Визит в абвер - стр. 15
На аэродром их увозили поздно вечером. Павел в это время как бы случайно задержался в штабе. Он видел, как во дворе, поджидая машину, нетерпеливо переминались с ноги на ногу Ромашов и Пухов. Липовый старшина и в натуре был точь-в-точь, как на фото. Лобастая голова в густой копне черных волос, низкие кустистые брови, большие, выпуклые глаза, глубокий шрам на тяжелом подбородке. Видать, он уже побывал в какой-то переделке. Внутренняя суть Пухова даже на расстоянии проявлялась в нагловатых, исподлобья, взглядах, развязных жестах. Тут можно было, не рискуя впасть в ошибку, предположить, как поведет себя этот «старшина», когда немецкий парашют опустит его на землю где-нибудь восточнее Орши или Могилева.
К штабу подкатил лимузин шефа. Этот еще хорошо сохранившийся «опель-адмирал», покрытый черным лаком и помеченный на крыльях специальными знаками, частенько курсировал между городком, в котором дислоцировалась команда, и ближайшим полевым аэродромом. Завидя его на шоссе, часовые контрольно-пропускных пунктов заранее поднимали шлагбаум. Пропуском для них служила не только сама машина с ее внушительным видом, но и красный треугольник на ее правом переднем крыле, в котором белой эмалью сверкала так много значившая буква «А»…

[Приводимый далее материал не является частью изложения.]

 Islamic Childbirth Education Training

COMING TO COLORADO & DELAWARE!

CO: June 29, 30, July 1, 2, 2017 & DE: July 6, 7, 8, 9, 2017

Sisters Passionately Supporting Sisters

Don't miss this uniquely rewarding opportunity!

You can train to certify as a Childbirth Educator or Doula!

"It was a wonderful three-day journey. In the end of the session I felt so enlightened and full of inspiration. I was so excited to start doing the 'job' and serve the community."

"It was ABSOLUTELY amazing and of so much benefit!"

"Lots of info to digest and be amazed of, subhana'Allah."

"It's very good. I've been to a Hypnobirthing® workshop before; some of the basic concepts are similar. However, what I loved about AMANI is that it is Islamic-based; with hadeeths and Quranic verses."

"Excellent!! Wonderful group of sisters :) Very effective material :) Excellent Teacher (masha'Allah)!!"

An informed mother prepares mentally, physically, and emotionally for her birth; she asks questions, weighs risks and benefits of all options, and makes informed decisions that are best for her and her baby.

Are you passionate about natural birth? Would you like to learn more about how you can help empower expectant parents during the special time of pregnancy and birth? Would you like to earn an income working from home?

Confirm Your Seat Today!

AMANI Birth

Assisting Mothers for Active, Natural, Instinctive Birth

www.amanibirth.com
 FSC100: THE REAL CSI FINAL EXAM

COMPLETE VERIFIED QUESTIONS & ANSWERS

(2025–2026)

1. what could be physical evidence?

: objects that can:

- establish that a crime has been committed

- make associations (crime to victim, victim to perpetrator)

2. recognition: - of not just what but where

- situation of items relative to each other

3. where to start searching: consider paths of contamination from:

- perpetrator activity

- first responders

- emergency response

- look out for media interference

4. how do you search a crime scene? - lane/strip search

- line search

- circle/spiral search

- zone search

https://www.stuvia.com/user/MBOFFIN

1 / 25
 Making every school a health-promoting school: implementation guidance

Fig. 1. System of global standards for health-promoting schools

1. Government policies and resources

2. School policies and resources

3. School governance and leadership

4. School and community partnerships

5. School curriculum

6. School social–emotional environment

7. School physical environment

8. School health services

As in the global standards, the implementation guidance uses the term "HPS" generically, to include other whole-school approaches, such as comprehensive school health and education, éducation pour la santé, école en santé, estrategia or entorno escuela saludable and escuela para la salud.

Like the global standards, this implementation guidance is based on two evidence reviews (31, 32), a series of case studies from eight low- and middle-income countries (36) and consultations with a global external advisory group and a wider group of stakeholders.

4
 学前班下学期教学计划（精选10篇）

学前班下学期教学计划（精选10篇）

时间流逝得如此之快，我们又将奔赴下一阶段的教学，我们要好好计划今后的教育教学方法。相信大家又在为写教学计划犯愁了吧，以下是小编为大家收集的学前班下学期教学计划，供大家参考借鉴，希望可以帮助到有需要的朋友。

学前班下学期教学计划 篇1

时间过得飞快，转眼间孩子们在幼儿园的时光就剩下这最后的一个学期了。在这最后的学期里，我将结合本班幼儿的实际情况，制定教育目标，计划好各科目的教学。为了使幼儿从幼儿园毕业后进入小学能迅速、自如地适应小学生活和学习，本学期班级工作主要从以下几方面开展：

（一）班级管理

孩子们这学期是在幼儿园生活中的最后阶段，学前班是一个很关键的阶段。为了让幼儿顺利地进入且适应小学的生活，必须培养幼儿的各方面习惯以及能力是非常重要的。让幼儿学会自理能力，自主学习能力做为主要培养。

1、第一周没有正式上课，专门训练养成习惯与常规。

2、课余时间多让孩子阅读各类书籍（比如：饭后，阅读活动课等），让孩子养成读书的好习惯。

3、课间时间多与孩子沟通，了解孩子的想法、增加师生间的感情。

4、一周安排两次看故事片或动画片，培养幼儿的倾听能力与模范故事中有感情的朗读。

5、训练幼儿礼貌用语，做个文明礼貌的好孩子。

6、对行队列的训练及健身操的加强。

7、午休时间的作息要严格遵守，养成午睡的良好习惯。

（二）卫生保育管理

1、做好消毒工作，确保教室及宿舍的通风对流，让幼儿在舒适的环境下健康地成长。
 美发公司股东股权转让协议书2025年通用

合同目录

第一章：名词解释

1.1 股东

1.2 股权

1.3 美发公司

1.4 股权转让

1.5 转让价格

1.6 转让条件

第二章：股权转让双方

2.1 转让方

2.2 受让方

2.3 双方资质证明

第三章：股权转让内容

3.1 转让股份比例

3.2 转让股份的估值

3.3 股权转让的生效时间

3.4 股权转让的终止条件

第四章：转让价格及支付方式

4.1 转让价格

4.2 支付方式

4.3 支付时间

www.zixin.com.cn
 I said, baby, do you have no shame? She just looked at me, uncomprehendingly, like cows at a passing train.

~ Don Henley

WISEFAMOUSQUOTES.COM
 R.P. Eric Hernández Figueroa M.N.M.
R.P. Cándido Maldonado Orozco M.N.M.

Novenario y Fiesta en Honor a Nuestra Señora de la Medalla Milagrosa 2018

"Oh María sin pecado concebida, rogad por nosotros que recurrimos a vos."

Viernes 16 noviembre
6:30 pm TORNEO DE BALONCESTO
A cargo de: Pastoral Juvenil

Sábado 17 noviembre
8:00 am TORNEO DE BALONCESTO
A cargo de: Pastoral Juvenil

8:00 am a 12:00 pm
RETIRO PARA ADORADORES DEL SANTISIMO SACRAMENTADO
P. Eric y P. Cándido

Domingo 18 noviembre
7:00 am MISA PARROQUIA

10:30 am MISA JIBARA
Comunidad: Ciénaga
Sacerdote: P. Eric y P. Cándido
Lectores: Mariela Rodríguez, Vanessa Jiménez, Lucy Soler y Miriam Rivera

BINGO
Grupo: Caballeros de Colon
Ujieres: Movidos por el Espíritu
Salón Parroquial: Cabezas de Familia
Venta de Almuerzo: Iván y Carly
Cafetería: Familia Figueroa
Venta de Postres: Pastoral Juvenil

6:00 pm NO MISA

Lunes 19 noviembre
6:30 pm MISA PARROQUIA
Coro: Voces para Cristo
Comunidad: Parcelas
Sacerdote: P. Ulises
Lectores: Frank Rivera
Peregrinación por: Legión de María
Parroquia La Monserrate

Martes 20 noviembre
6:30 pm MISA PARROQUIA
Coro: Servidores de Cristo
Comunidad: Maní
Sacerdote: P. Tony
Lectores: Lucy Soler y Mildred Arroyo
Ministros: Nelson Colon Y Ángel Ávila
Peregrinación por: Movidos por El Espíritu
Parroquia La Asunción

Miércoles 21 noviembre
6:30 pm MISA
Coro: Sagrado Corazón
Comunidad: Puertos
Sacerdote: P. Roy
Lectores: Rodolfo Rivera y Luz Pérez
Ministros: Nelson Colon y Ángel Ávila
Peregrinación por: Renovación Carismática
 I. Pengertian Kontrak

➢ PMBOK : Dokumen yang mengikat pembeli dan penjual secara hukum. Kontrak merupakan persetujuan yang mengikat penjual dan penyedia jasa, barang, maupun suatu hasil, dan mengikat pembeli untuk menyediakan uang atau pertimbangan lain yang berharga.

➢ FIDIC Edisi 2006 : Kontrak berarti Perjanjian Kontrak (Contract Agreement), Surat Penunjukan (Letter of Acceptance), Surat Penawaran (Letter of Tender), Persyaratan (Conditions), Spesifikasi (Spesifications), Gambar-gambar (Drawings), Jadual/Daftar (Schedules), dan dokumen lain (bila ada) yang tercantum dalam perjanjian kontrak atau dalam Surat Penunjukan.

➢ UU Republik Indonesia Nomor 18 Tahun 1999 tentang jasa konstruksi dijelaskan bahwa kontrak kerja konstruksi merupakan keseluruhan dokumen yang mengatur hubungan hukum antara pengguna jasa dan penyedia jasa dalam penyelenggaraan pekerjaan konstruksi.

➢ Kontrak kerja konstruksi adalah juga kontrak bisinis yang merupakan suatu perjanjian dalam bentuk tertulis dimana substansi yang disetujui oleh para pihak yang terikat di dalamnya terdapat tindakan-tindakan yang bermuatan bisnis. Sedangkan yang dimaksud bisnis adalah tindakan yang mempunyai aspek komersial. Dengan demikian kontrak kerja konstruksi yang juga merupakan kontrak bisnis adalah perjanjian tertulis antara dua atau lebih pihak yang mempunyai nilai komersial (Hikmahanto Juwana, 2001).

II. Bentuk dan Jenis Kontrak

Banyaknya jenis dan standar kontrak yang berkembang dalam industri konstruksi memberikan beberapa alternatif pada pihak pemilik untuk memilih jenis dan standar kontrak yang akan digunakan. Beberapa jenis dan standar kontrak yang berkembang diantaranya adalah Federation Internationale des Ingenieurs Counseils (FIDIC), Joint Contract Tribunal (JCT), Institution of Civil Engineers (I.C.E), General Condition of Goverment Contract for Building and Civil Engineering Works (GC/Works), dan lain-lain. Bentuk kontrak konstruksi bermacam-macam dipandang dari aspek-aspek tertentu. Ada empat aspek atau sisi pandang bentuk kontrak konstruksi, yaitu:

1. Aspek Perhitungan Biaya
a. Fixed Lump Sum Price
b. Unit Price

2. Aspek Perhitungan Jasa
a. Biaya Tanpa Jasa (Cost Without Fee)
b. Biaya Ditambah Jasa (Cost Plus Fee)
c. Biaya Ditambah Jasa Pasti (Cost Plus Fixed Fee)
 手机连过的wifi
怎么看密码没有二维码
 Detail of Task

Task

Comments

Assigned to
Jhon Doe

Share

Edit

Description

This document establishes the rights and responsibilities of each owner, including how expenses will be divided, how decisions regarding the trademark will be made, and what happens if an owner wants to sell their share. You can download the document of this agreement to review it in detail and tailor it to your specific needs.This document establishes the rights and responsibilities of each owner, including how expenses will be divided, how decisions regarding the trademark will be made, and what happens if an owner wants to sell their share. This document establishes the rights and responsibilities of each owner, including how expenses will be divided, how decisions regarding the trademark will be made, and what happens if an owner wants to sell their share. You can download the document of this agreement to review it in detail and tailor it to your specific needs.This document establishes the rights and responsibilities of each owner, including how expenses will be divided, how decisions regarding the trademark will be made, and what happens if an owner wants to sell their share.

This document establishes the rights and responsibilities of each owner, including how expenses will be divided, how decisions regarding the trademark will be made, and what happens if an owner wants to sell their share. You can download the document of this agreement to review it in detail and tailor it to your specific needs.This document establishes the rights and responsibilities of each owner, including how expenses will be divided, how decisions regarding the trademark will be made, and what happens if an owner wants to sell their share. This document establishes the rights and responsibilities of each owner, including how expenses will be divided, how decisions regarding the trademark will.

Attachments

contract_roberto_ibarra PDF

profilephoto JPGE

Разместив в просторном багажнике свои парашюты, рации и вещмешки, «младший лейтенант» и «старшина» забрались на заднее сиденье лимузина. На переднем, рядом с шофером, уселся Баркель. Он редко изменял своему правилу – лично провожать агентов. Обычно не разговорчивый, суровый, тут он неузнаваемо преображался. Такие вещи, как деликатность, учтивость, способность сопереживать, странным образом становились присущими и ему. И не только по пути на аэродром, но и там, возле уже изготовившегося к старту бомбардировщика. Расставаясь у спущенного на землю трапа с теми, кто улетал выведывать для него важные тайны, он как бы пытался невидимыми нитями привязать их к себе. Баркелю хотелось, чтобы и в дали от Германии они продолжали служить ему верой и правдой. Чтобы и там, отгороженные от него огненной чертой, неподвластные и неконтролируемые, они оставались такими, какими он знал их здесь, – исполнительными, безгранично преданными Германии и ее фюреру. В безвыходном положении (это не исключалось) они должны поступить так, как их учили: разгрызть ампулу с ядом или пустить в себя пулю. Не сдаваться же большевикам!
Глава пятая
– Слушай, писарь, – объявил на другой день гаупт-ман, явившись в штаб, – с тобой будет говорить шеф.
Он произнес эту фразу таким подчеркнуто официальным тоном, будто за нею скрывалось что-то необычайно важное, да к тому же еще и срочное.
– Со мной? Сейчас? – Павел сделал вид, что он приятно удивлен этим сообщением и готов в любую минуту отправиться к фон Баркелю. В глубине же его сознания тревожным толчком отозвалась мысль: «Уж не Ромашов ли постарался напоследок? Возможность у него была. Взял да и стукнул… По пути на аэродром».
– Точного времени шеф еще не назначил, – донеслось до него, словно из соседней комнаты, – но я думаю, что не сейчас. Днем шеф обычно очень занят. Настраивайся, пожалуй, на вечер. Сиди здесь, пока не вызовет.
Сидеть пришлось долго. Каждая минута казалась часом, ибо ни что так не угнетает, как неизвестность. Шеф вспомнил о писаре, лишь когда в штабе после дневной суеты установилась непривычная тишина. Не стучали пишущие машинки, не хлопали двери, не зуммерили требовательно и настойчиво полевые телефоны. Помалкивал телефон и на столе у начальника абверкоманды.